Talks between Local 234 of the Transport Workers Union (TWU) and the Southeastern Pennsylvania Transportation Authority (SEPTA) broke off June 30 with management continuing to insist on major concessions. A strike involving 5, 500 SEPTA employees began June 1 and has shut down a transit system that serves 435,000 commuters daily.
Negotiations ended abruptly the evening of June 29 after six hours when Local 234 President Steve Brookens walked out, calling the talks 'a bust.' The breakdown followed eight consecutive days of talks. Talks resumed on June 30 with the participation of Joseph Raucher, head of the Philadelphia AFL-CIO, and Harry Lombardo, international vice President of the TWU. However the session ended at 4 PM with Brookens again announcing no progress.
After the failure of the talks a group of some 150 transit workers marched to picket the venue of a scheduled meeting of the site advisory committee of the Democratic National Committee. The committee had been scheduled to tour Philadelphia to assess prospects for its hosting the 2000 Democratic national convention. The TWU protest tied up traffic at the height of rush hour. In response DNC delegates left town, saying they would return after the strike was settled.
TWU officials blamed Philadelphia's Democratic mayor, Ed Rendell, and Democratic State Senator Vince Fumo for the failure of the negotiations. 'All of this has been brought about by a Democratic mayor and a Democratic state senator who over the last 10 days sought to create the impression that a settlement was at hand in order to defer any protests, pickets or other demonstrations while the DNC was in the city,' said TWU Local 234 business agent Bruce Bodner.
In response Fumo denounced Local 234, predicting that the strike would last until 'sometime in the fall or winter.' He has backed plans by SEPTA management to restart some trains using supervisory personnel.
Both sides had been reporting 'modest' progress prior to this week's talks, but SEPTA's demand for concessions hardened when TWU officials over the weekend backed off from a much publicized threat to shut down regional rail lines which link the city and suburbs. These rail lines have been key to SEPTA's plans to undermine the strike. SEPTA has brought in rail cars from as far away as Virginia, enabling it to carry 135,000 passengers on these lines daily, up from 90,000 before the strike.

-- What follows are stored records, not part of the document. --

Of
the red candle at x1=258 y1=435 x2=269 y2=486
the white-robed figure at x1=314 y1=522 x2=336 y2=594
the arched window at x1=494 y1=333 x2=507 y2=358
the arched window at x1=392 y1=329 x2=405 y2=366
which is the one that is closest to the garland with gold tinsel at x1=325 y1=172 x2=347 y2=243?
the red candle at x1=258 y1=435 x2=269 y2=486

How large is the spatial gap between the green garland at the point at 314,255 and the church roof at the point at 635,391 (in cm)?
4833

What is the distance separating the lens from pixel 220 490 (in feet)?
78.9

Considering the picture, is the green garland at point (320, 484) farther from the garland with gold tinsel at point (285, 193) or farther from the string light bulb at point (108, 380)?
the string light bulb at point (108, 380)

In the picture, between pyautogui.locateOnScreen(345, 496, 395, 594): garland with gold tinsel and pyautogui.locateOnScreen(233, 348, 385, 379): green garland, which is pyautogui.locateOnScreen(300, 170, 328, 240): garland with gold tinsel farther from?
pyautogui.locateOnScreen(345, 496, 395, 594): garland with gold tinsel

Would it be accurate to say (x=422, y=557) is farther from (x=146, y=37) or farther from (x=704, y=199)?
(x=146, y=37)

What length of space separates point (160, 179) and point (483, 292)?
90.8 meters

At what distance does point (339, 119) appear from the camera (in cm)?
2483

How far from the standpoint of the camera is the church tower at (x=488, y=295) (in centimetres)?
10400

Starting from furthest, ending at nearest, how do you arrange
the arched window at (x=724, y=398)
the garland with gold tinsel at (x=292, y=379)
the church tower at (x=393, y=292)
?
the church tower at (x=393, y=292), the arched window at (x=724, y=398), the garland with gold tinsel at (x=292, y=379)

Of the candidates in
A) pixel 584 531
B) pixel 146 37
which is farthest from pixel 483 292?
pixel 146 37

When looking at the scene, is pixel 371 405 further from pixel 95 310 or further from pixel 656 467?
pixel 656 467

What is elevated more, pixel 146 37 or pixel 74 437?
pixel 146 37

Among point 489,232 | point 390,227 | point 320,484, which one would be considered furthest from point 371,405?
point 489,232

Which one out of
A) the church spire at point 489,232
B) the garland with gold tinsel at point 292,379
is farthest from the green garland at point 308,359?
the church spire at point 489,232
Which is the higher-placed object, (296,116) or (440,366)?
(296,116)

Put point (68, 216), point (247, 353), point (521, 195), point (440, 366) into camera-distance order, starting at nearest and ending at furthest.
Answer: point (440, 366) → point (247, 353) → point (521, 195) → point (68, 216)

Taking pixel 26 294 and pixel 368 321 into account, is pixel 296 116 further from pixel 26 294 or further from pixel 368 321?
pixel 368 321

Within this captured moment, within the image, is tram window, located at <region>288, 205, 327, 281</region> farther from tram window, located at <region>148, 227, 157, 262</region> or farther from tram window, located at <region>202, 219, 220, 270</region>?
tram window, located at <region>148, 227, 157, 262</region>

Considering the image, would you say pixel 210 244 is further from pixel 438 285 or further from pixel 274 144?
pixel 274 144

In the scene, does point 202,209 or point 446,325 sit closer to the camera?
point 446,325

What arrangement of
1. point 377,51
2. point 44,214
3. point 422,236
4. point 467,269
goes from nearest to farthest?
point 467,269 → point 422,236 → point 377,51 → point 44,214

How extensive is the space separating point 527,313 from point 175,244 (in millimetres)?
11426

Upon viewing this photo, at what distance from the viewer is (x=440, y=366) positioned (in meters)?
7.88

According to Brookens, SEPTA is demanding $15 million in savings from the workers and has rejected an offer that would have cost the same as the previous three-year contract. Brookens said, 'We have made a contract proposal that is zero cost to SEPTA. That means there would be no increase in fares, no decrease in service, and SEPTA has rejected that ... There's nothing further to discuss.' Brookens did not disclose what changes in pensions and benefits the union had agreed to.
The TWU filed papers June 29 in Pennsylvania State Supreme Court opposing the city council's request for court-supervised, round-the-clock negotiations. City Council President John Street filed the suit Friday.